AnalyzeTableCommand Logical Command¶
AnalyzeTableCommand
is a LeafRunnableCommand that computes statistics (and stores them in a metastore).
Creating Instance¶
AnalyzeTableCommand
takes the following to be created:
- Multi-part table identifier
-
noScan
flag (default:true
that indicates whether NOSCAN option was used or not)
AnalyzeTableCommand
is created when:
- ResolveSessionCatalog logical resolution rule is executed (and resolves an AnalyzeTable logical operator with no
PARTITION
s)
Executing Command¶
RunnableCommand
run(
sparkSession: SparkSession): Seq[Row]
run
is part of the RunnableCommand abstraction.
run
returns an empty collection.
Demo¶
AnalyzeTableCommand¶
// Seq((0, 0, "zero"), (1, 1, "one")).toDF("id", "p1", "p2").write.partitionBy("p1", "p2").saveAsTable("t1")

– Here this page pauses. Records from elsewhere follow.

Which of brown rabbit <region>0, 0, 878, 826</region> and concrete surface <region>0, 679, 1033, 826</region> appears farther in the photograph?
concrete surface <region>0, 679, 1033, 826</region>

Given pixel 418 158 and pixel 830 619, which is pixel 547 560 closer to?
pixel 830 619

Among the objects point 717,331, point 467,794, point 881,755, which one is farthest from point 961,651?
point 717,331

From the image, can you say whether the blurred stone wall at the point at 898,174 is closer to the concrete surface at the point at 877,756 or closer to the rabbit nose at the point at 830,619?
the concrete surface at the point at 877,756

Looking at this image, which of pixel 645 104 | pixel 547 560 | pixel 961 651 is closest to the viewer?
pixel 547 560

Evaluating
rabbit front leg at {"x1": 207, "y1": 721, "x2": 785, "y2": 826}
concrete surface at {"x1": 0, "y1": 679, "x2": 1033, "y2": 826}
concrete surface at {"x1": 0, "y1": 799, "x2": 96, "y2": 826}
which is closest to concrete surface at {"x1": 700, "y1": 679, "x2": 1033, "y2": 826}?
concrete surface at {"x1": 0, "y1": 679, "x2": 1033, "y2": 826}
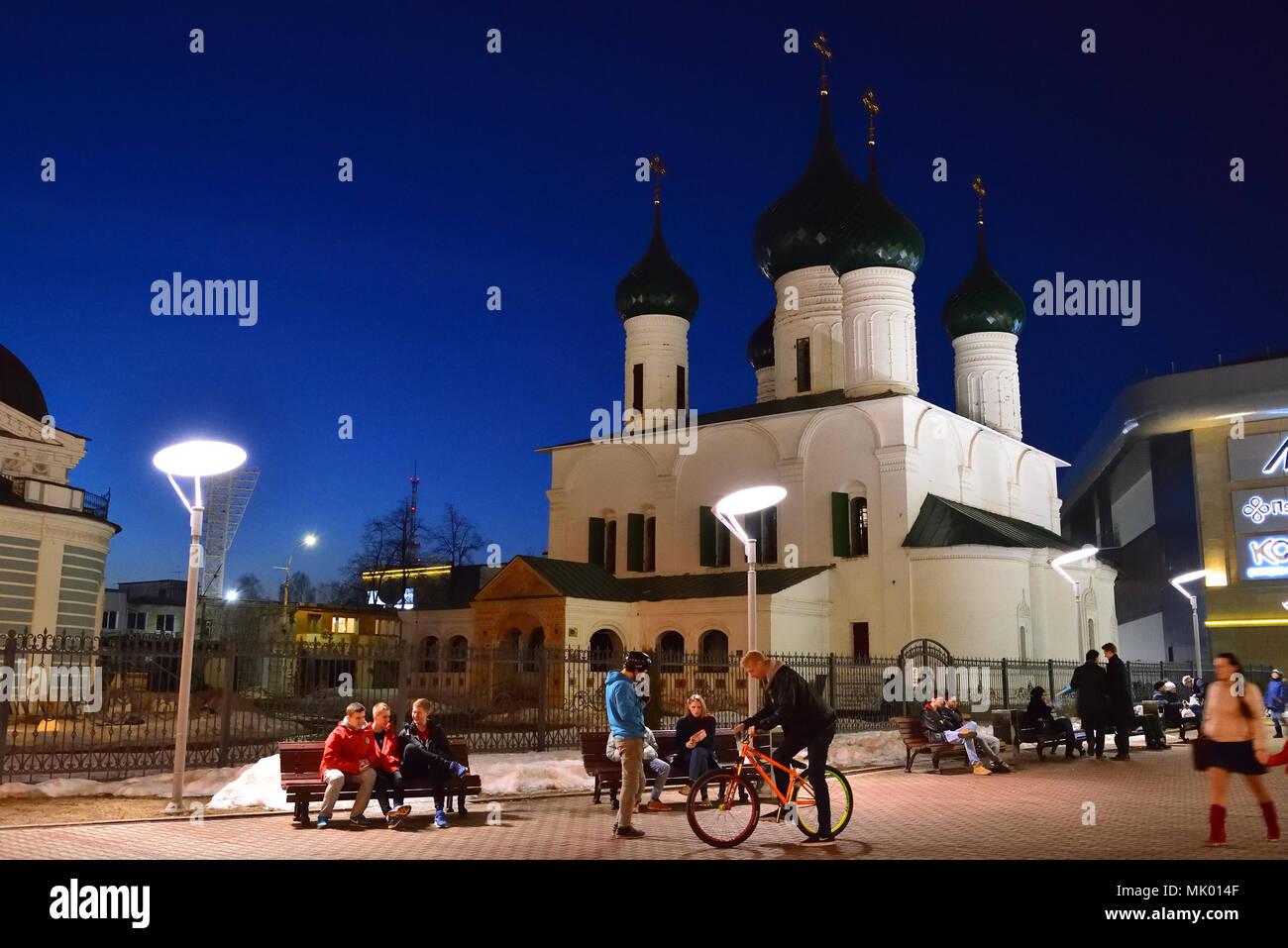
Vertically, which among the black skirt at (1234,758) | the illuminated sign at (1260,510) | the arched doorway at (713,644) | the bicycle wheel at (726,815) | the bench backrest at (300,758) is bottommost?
the bicycle wheel at (726,815)

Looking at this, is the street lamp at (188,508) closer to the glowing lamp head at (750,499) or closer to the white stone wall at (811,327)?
the glowing lamp head at (750,499)

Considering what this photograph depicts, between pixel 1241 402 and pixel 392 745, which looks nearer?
pixel 392 745

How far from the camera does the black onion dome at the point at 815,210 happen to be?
35719 millimetres

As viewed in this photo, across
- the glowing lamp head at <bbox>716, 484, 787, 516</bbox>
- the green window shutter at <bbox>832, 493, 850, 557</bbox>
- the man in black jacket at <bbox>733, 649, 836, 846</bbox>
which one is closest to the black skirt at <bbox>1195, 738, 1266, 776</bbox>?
the man in black jacket at <bbox>733, 649, 836, 846</bbox>

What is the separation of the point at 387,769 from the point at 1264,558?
37.5 meters

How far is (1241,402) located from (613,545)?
23.3m

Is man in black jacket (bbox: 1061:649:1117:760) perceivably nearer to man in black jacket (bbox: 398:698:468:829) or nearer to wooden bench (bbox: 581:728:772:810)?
wooden bench (bbox: 581:728:772:810)

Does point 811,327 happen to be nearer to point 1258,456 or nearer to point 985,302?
point 985,302

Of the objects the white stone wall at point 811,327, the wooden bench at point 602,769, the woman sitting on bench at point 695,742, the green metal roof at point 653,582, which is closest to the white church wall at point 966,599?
the green metal roof at point 653,582

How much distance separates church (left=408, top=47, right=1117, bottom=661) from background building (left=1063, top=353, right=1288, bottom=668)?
17.9ft

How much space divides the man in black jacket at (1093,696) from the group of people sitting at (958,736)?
2.51m
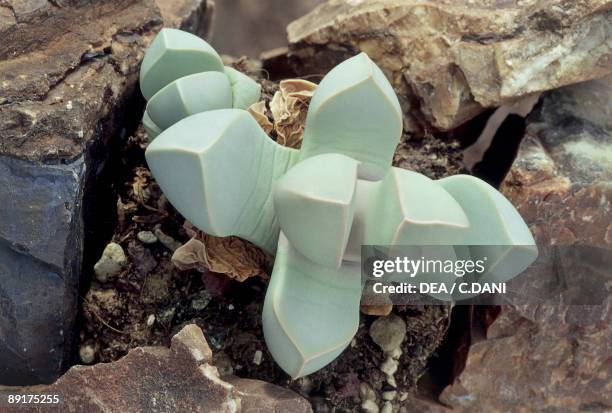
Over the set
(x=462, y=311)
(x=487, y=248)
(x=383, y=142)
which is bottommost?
(x=462, y=311)

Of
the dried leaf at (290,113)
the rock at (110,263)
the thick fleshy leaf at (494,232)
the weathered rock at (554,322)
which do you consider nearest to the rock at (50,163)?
the rock at (110,263)

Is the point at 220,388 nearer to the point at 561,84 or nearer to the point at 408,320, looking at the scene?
the point at 408,320

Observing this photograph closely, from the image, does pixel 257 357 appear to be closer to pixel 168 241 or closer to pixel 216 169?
pixel 168 241

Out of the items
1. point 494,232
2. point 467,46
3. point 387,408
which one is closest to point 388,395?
point 387,408

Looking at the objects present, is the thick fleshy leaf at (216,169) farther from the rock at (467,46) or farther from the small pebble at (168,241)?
the rock at (467,46)

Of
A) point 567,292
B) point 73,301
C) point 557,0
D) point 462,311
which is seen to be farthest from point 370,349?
point 557,0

val sqlText = "ANALYZE TABLE t1 COMPUTE STATISTICS NOSCAN"
val plan = spark.sql(sqlText).queryExecution.logical
import org.apache.spark.sql.execution.command.AnalyzeTableCommand
val cmd = plan.asInstanceOf[AnalyzeTableCommand]
scala> println(cmd)
AnalyzeTableCommand `t1`, false
CREATE TABLE¶
sql("CREATE TABLE demo_cbo VALUES (0, 'zero'), (1, 'one') AS t1(id, name)")
scala> sql("desc extended demo_cbo").show(numRows = Integer.MAX_VALUE, truncate = false)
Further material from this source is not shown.